# Tasks for this exercise
a: Print the stretch of the Seattle-area rent rankings from "Last year, broker Kim" through "the $2,000 territory.".
b: Proceed with the article on Seattle-area rents, picking up after its last sentence.

# Text passage
######

Where did Issaquah land on this month's list?

You may have heard: Seattle is an expensive place to live. In recent years, the price to buy property has skyrocketed in the city and the suburbsMillennials have pretty much given up, and renters don't have it much easier.

In the latest Apartment List report, which includes data from April, the costs to rent an apartment in Seattle leapt by 16 percent compared to the same month last year. That year-over-year growth was up as much as 21.5 percent in Bellevue. Even Everett, one of the "most affordable" cities in the Seattle area, saw a 16 percent increase. Here's the top nine, based on the median cost for a one-bedroom.

9. Seattle

Compared to other cities in the greater metro area, Seattle is middle of the pack when it comes to year-over-year growth. That 16 percent is still nothing to sneeze at, but it is a bit more palatable when you consider the eye-popping numbers in cities like New York (31.8 percent), Phoenix (23.3 percent), and Austin (21.5 percent). Yay?
Median one-bedroom rent: $1,700
Median two-bedroom rent: $2,120
Year-over-year rent growth: 16 percent

8. Mountlake Terrace

It's neck and neck between Seattle and Mountlake Terrace, until you consider the month-to-month growth. April rents in Mountlake Terrace were up 1.5 percent compared to March; Seattle's were only up 0.9 percent. 
Median one-bedroom rent: $1,720
Median two-bedroom rent: $2,070
Year-over-year rent growth: 15.1 percent

7. Renton

Last year, broker Kim Colaprete named Renton as one of the most underrated locations in the area. Consider it underrated no more. Those median rents rose 2 percent month over month, and a staggering 18.8 percent compared to the same time last year.
Median one-bedroom rent: $1,750
Median two-bedroom rent: $2,290
Year-over-year rent growth: 18.8 percent

6. Bothell

The housing market in this northern suburb has continued its steady growth due to recent development and a stellar school district. The rental picture has matched that demand, with a one-bedroom median price in the $2,000 territory.
Median one-bedroom rent: $2,000
Median two-bedroom rent: $2,290
Year-over-year rent growth: 15.3 percent

5. Issaquah

Issaquah tied with fellow burb Bothell on median one-bedroom rent, but the median price of a two-bedroom is notably more expensive here. Especially wild is the 3.1 percent month-over-month price growth.

######

# Short descriptive captions
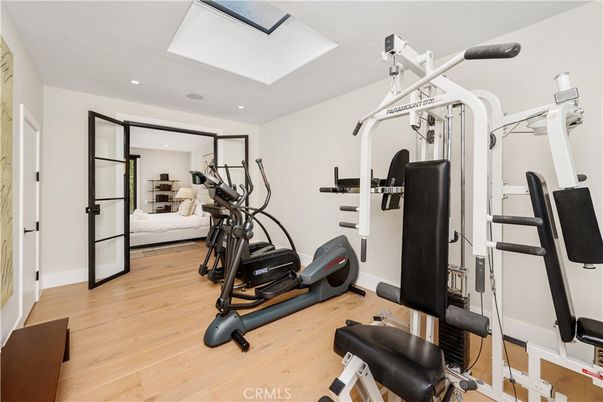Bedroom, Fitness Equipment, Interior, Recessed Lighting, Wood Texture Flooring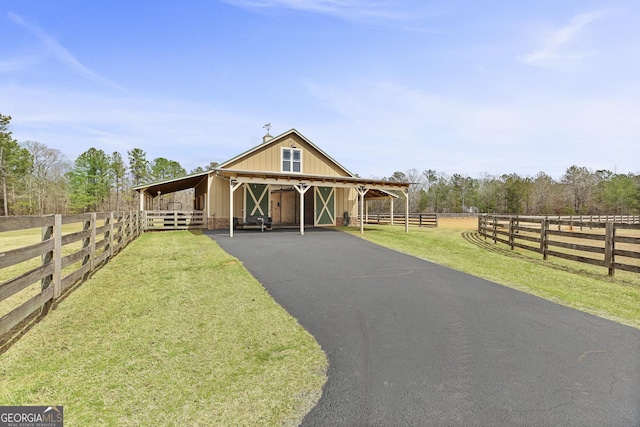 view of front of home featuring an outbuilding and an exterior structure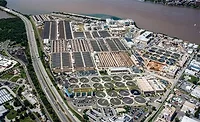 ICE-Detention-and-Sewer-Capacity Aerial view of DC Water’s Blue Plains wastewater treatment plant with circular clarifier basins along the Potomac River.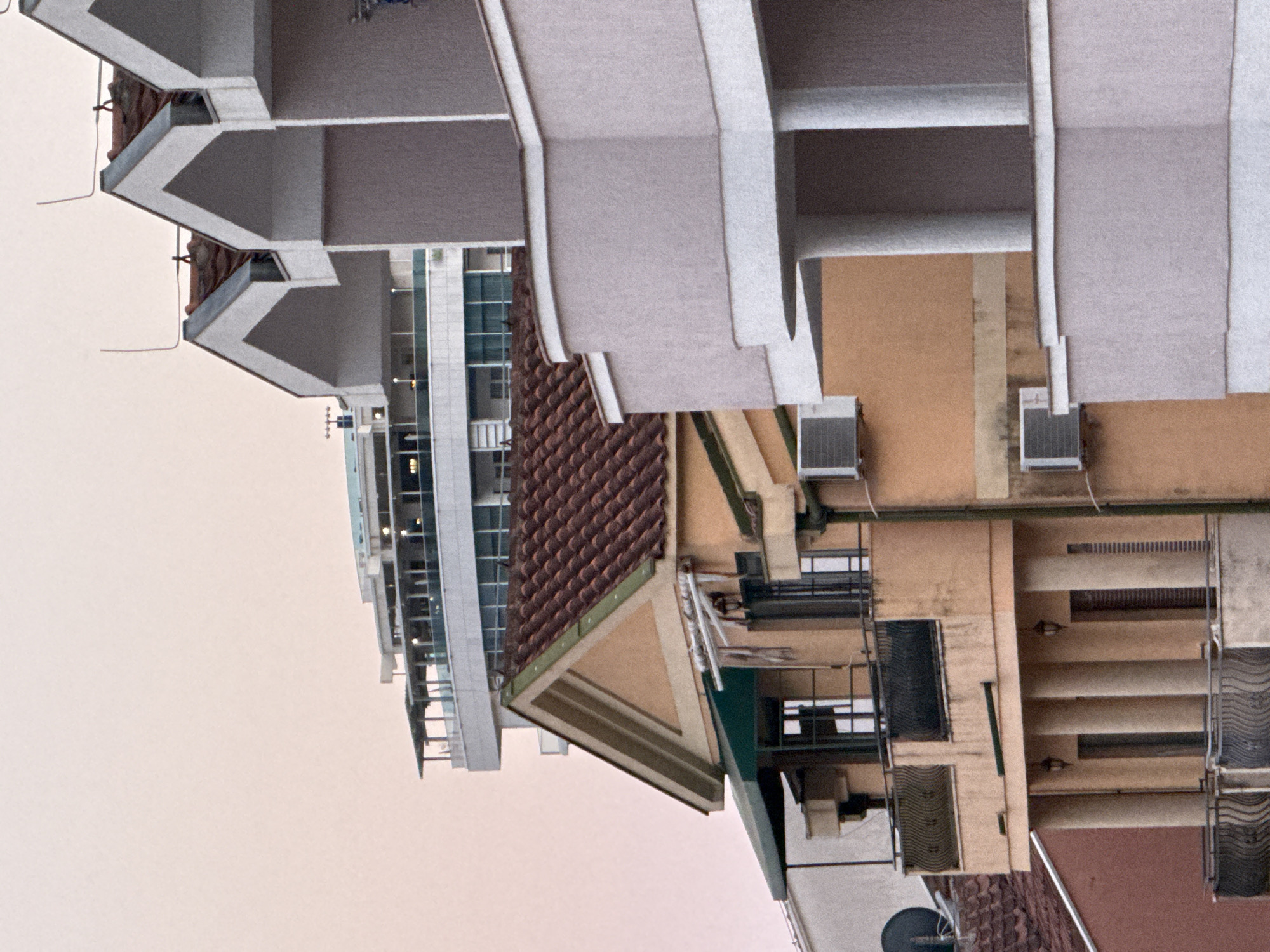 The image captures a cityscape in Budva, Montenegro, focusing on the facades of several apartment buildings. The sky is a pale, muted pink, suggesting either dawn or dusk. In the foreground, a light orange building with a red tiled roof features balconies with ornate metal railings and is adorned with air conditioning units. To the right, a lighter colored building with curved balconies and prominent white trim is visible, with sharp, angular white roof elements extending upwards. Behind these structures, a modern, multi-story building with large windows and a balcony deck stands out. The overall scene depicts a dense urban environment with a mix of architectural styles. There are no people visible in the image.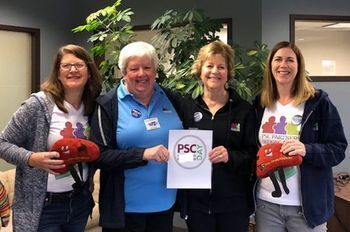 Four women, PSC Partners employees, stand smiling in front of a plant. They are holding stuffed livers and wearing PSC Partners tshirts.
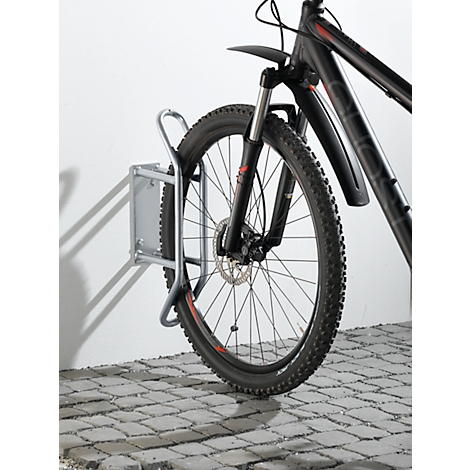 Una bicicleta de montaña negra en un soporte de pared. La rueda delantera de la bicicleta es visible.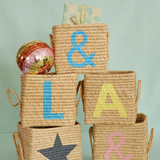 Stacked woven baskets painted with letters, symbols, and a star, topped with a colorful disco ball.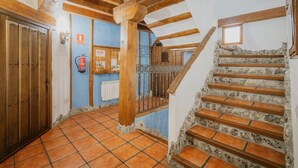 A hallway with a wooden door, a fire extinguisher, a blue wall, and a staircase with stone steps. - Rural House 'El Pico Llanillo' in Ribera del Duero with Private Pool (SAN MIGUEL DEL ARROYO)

######

# Answers for the exercise
a:
Last year, broker Kim Colaprete named Renton as one of the most underrated locations in the area. Consider it underrated no more. Those median rents rose 2 percent month over month, and a staggering 18.8 percent compared to the same time last year.
Median one-bedroom rent: $1,750
Median two-bedroom rent: $2,290
Year-over-year rent growth: 18.8 percent

6. Bothell

The housing market in this northern suburb has continued its steady growth due to recent development and a stellar school district. The rental picture has matched that demand, with a one-bedroom median price in the $2,000 territory.

b:
Median one-bedroom rent: $2,000
Median two-bedroom rent: $2,630
Year-over-year rent growth: 16.7 percent

4. Kirkland

Maybe it's the influx of Googlers at the new Kirkland office or maybe folks are just looking for more space on the other side of the lake. Whatever the reason, this Eastside city has been blazing of late, with a monthly rent increase of 2.9 percent, one of the highest in the Seattle area.
Median one-bedroom rent: $2,160
Median two-bedroom rent: $2,500
Year-over-year rent growth: 17.6 percent

3. Redmond

We're sensing a pattern here. Microsofties have already been instructed to return to their offices, at least on a hybrid model, which could be fueling the demand—and rents—in Redmond. Just consider the 3.4 percent month-over-month growth.
Median one-bedroom rent: $2,360
Median two-bedroom rent: $2,650
Year-over-year rent growth: 19.7 percent

2. Bellevue

Renting an apartment in Bellevue from 2021 to 2022 has to have been one wild ride, especially when you look at the city's year-over-year growth. It was the highest increase in the area and the hike is especially significant considering the national average of 16.3 percent. 
Median one-bedroom rent: $2,480
Median two-bedroom rent: $2,650
Year-over-year rent growth: 21.5 percent

1. Woodinville

Just like last month, Woodinville tops this list. It again costs more to rent a one-bedroom here than it does to rent a two-bedroom in Seattle, Mountlake Terrace, Renton, and Bothell. Gulp.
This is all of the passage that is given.